Detection of the eastern pygmy-possum Cercartetus nanus (Marsupialia: Burramyidae) at Barren Grounds Nature Reserve, New South Wales
Harris, JM & Goldingay, RL 2005, 'Detection of the eastern pygmy-possum Cercartetus nanus (Marsupialia: Burramyidae) at Barren Grounds Nature Reserve, New South Wales', Australian Mammalogy, vol. 27, no. 1, pp. 85-88.

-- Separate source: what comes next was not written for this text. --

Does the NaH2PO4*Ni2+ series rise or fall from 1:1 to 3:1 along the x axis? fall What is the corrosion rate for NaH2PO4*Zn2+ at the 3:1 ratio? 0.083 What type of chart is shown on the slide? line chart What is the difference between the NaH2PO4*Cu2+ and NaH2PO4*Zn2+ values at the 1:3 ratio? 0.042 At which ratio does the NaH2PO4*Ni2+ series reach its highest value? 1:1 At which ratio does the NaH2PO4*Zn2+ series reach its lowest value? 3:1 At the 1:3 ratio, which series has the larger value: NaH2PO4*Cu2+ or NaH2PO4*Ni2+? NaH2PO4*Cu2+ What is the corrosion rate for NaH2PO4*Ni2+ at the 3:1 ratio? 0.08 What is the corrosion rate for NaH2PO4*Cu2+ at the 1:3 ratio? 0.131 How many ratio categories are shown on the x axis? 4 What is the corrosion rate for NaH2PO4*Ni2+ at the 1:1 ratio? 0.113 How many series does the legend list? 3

The publisher's version of this article is available at http://dx.doi.org/10.1071/AM05085
THE eastern pygmy-possum (Cercartetus nanus) has an extensive distribution, from south-eastern Queensland to south-eastern South Australia, and also into Tasmania (Strahan 1995). Despite this it is rarely detected in fauna surveys (Bowen and Goldingay 2000). This rarity in detection suggested that the species may be characterised by small and isolated populations, and therefore vulnerable to extinction. Consequently, it became listed as a 'Vulnerable' species in New South Wales (NSW) in 2001. Unless resolved, the low rate of detection of C. nanus will continue to hinder the acquisition of basic ecological information that is needed to more clearly define its conservation status and that is fundamental to the development of a recovery plan. An extensive body of survey data for NSW involving C. nanus has been reviewed by Bowen and Goldingay (2000). Among a range of survey methods aimed at detecting this species, trapping within flowering banksias and checking installed nest-boxes had the highest rates of detection. Indeed, one study in northern NSW captured 98 individuals over a 3- year period from within nest-boxes (Bladon et al. 2002). All other studies detected fewer than 15 C. nanus. It is clear that further research is required to investigate the effectiveness of a range of detection methods.